Les avocats des parties en conflit dans le procès d’annulations des décisions issues de la dernière assemblée générale extraordinaire de la FECOJU-DA, sont passés enfin à l’ultime épreuve: les plaidoiries. Ce jeudi 3 janvier 2019 devant les juges-arbitres de la CCAS.

Prévu pour 10h, c’est finalement à 11h que ces plaidoiries se sont déroulées dans la salle d’audience de la CCAS, suffocante de chaleur humaine et conquise de toute part par les proches et judokas acquis d’une part, à la cause du plaignant Marien Ngouabi Ikama. Et de l’autre, par des proches, judokas et supporteurs de l’accusé Francis Neyl Ata Assiokarah. Donnant ainsi à cette séance, toute l’allure d’un vrai combat de judo.

Apres le mot introductif de la chambre formulé par Maitre Michel Kaboul Mahouta, président de ladite chambre, l’entame des premières joutes verbales a été amorcée par Yvon Ibouanga, avocat de la partie demanderesse. Ce dernier avec son éloquence légendaire a pendant près d’une heure et demie sublimé l’assistance avec ses tournures enchanteresses. En étayant point par point, le dossier dans le sens d’obtenir de la CCAS, l’annulation pure et simple des clauses arrêtées par les 2/3 de votants, mal composés par Francis Ata, suivant une procédure aussi biaisée que contraire à l’esprit des textes fondamentaux de la FECOJU-DA dans le but de destituer l’actuel président. L’avocat a même précisé que: ‘‘le dossier de la défense porte les germes de sa propre destruction et que lui jouait un penalty sans gardien ».

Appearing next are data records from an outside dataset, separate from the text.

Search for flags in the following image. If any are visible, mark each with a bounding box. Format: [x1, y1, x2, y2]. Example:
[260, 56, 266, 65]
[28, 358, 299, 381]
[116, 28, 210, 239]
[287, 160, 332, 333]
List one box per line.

Pour la partie défenderesse, les deux avocats ne se sont pas pour autant laisser intimider par les envolées verbales de leur confrère adverse. Usant tantôt des mots de son propre langage, battant en brèche l’accusation de tentative de destitution de Marien lkama par Francis Ata, les avocats ont mis en avant la léthargie de l’actuel président à réagir promptement aux attentes des budokas et de gouverner sans partage. Au finish, ils en appellent à la sagesse de la CCAS pour statuer sur la tenue d’une assemblée générale qui traduira l’expression et la volonté de la grande majorité.

La séance a été suspendue à 14h, et la chambre s’est retirée pour tirer toute les conséquences de cette sempiternelle affaire. Le verdict sera rendu ce lundi 7 janvier 2019.